A incrível dificuldade de um blogueiro em "entender" shows históricos














No último sábado (17/4), o cantor e compositor norte-americano Jonathan Richman, ex-líder do Modern Lovers, se apresentou no Circo Voador, tradicional espaço de shows do Rio de Janeiro. A apresentação era cercada de espectativa por boa parte dos fãs brasileiros de música alternativa , por se tratar da primeira visita de Richman ao País. Para quem não conhece, o Modern Lovers, banda formada no início dos anos 70 na cidade de Boston (EUA), está na base da árvore genealógica do punk rock, influenciando artistas das mais variadas sonoridades e magnitudes: de Ramones a U2; de Talking Heads a Sex Pistols e The Clash; de Blondie ao indie rock moderno. Além disso, Richman é aquele cancioneiro que narra a — e aparece cantando na — comédia arrasa-quarteirão "Quem vai ficar com Mary?", dirigida pelos irmãos Farelly em 1998.

__Tarefa A__
Você pode reproduzir o trecho do texto sobre o show de Jonathan Richman no Circo Voador entre "No último sábado" e "Farelly em 1998.", incluindo os dois?
__Tarefa B__
Você pode dar continuidade ao texto sobre o show de Jonathan Richman no Circo Voador a partir do ponto em que ele termina?

__Dados de origem__
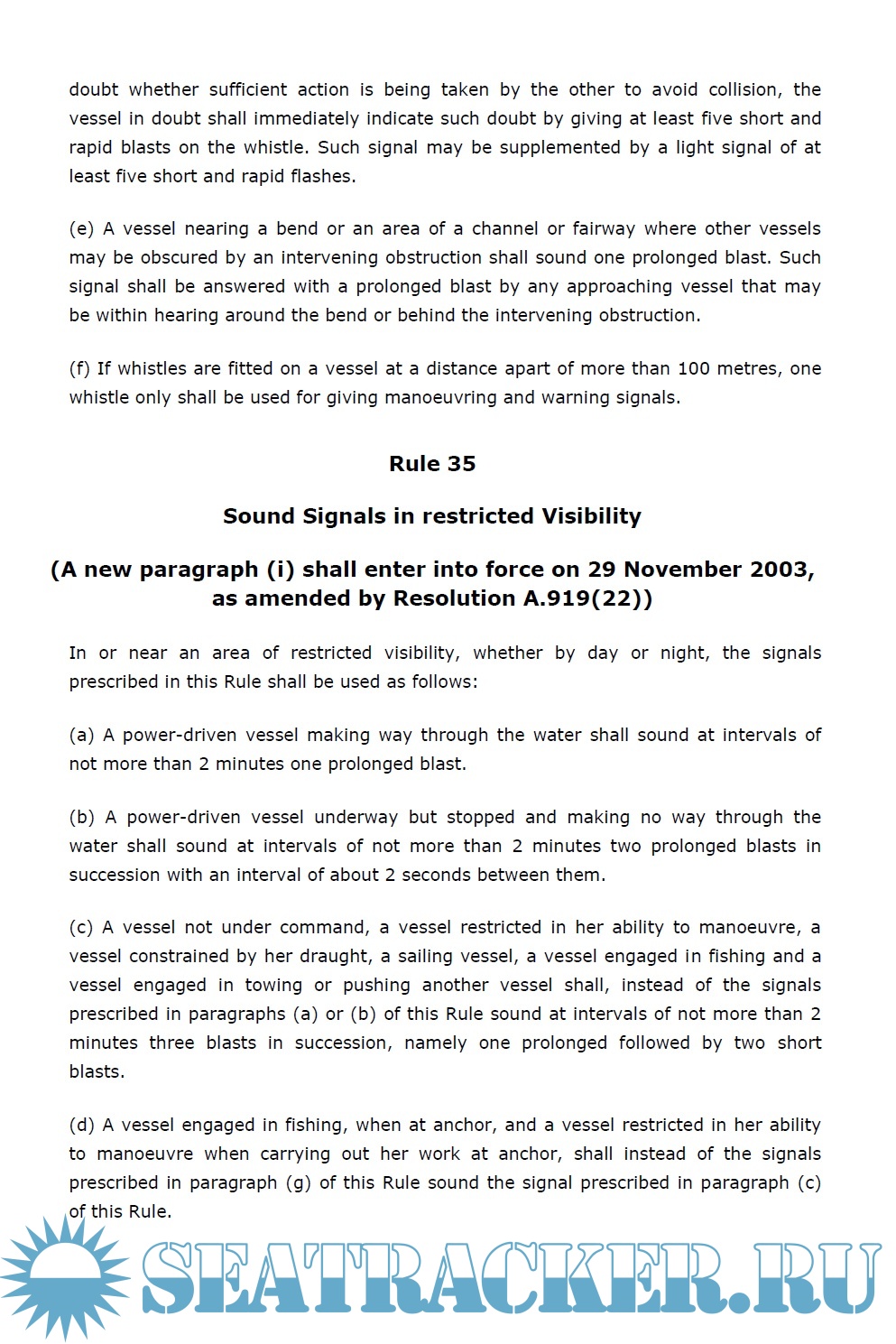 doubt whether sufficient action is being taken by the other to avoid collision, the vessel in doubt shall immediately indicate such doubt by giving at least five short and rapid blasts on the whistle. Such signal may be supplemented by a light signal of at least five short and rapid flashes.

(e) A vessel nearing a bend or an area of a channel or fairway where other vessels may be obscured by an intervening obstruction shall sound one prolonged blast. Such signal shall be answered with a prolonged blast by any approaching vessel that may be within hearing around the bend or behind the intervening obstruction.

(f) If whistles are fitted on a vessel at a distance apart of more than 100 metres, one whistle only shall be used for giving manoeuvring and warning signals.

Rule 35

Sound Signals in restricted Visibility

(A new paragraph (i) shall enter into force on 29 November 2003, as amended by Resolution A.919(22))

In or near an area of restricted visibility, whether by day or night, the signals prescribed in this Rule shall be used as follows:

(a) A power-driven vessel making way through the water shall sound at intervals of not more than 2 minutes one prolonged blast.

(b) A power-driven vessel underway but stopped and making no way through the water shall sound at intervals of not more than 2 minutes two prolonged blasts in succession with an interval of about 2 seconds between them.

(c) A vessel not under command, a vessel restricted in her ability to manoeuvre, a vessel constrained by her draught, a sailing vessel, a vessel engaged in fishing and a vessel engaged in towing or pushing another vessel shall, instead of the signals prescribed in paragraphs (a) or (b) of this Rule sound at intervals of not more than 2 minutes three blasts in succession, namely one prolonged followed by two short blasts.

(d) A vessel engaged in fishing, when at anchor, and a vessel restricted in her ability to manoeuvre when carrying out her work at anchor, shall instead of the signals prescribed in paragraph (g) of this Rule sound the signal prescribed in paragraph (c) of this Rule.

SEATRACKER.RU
* * *
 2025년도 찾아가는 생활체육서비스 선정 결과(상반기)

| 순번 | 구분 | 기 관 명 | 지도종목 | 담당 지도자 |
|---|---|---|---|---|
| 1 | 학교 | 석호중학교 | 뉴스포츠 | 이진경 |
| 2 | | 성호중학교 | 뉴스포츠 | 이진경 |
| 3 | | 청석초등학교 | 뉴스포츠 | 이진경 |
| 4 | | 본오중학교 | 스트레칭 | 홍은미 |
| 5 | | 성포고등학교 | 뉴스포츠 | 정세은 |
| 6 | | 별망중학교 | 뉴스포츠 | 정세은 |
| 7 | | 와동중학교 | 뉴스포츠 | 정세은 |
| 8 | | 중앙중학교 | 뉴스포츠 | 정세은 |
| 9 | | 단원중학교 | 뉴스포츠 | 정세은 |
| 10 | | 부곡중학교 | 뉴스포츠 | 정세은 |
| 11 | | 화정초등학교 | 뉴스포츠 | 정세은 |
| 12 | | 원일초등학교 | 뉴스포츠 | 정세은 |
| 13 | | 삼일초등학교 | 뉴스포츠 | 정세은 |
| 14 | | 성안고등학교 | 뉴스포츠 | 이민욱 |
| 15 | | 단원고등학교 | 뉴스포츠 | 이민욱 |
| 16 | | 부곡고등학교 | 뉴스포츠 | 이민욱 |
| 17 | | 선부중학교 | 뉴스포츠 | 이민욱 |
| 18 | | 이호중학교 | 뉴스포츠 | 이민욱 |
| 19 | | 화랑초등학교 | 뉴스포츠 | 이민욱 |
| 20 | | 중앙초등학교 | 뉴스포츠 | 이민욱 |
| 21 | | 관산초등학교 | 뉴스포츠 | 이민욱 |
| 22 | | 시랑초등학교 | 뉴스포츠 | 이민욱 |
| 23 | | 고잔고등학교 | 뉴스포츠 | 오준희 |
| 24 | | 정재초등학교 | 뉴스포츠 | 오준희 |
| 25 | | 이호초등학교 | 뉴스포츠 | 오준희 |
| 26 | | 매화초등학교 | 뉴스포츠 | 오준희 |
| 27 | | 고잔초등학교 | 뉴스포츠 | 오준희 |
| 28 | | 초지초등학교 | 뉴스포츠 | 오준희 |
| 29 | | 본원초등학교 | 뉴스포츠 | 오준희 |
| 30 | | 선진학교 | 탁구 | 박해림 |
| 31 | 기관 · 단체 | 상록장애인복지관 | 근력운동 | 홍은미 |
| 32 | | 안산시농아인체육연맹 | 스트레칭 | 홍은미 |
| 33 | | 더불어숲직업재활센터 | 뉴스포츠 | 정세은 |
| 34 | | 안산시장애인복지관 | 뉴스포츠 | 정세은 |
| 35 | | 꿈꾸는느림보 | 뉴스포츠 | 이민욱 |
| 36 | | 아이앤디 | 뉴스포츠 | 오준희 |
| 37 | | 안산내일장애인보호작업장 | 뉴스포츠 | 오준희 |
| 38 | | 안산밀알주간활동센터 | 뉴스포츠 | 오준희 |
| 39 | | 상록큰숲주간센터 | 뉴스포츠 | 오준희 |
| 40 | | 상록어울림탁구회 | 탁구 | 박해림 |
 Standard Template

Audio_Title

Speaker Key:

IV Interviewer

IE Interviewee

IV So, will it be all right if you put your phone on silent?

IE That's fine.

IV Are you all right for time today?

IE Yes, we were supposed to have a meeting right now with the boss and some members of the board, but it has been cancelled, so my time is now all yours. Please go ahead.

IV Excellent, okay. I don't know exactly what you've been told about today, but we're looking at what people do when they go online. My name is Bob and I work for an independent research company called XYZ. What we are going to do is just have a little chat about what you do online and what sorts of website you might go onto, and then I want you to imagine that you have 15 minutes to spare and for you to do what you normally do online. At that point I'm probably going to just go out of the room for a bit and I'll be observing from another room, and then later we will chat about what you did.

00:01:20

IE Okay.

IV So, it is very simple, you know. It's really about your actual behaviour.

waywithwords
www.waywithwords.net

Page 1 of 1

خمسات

__Resposta A__
No último sábado (17/4), o cantor e compositor norte-americano Jonathan Richman, ex-líder do Modern Lovers, se apresentou no Circo Voador, tradicional espaço de shows do Rio de Janeiro. A apresentação era cercada de espectativa por boa parte dos fãs brasileiros de música alternativa , por se tratar da primeira visita de Richman ao País. Para quem não conhece, o Modern Lovers, banda formada no início dos anos 70 na cidade de Boston (EUA), está na base da árvore genealógica do punk rock, influenciando artistas das mais variadas sonoridades e magnitudes: de Ramones a U2; de Talking Heads a Sex Pistols e The Clash; de Blondie ao indie rock moderno. Além disso, Richman é aquele cancioneiro que narra a — e aparece cantando na — comédia arrasa-quarteirão "Quem vai ficar com Mary?", dirigida pelos irmãos Farelly em 1998.

__Resposta B__
Em contraponto à notoriedade da atração da noite, apenas umas 50 pessoas estiveram presentes no show de Jonathan Richman — acompanhado do baterista Tommy Larkins — no Circo Voador. De passagem pelo Rio, eu estava entre os "felizardos" que puderam conferir uma apresentação que, de tão intimista, ganhou imediatamente uma aura de clássica. Afinal, não é todo dia que se pode assistir de perto e de forma tão exclusiva uma figura de tamanha relevância para a história do rock. Para se ter uma idéia, em determinado momento o público começou a pedir músicas para Richman, que ficava decidindo qual pedido deveria atender. O ídolo punk estava ali, do nosso lado, tão tocável e real quanto uma banda iniciante de uma cidade do interior.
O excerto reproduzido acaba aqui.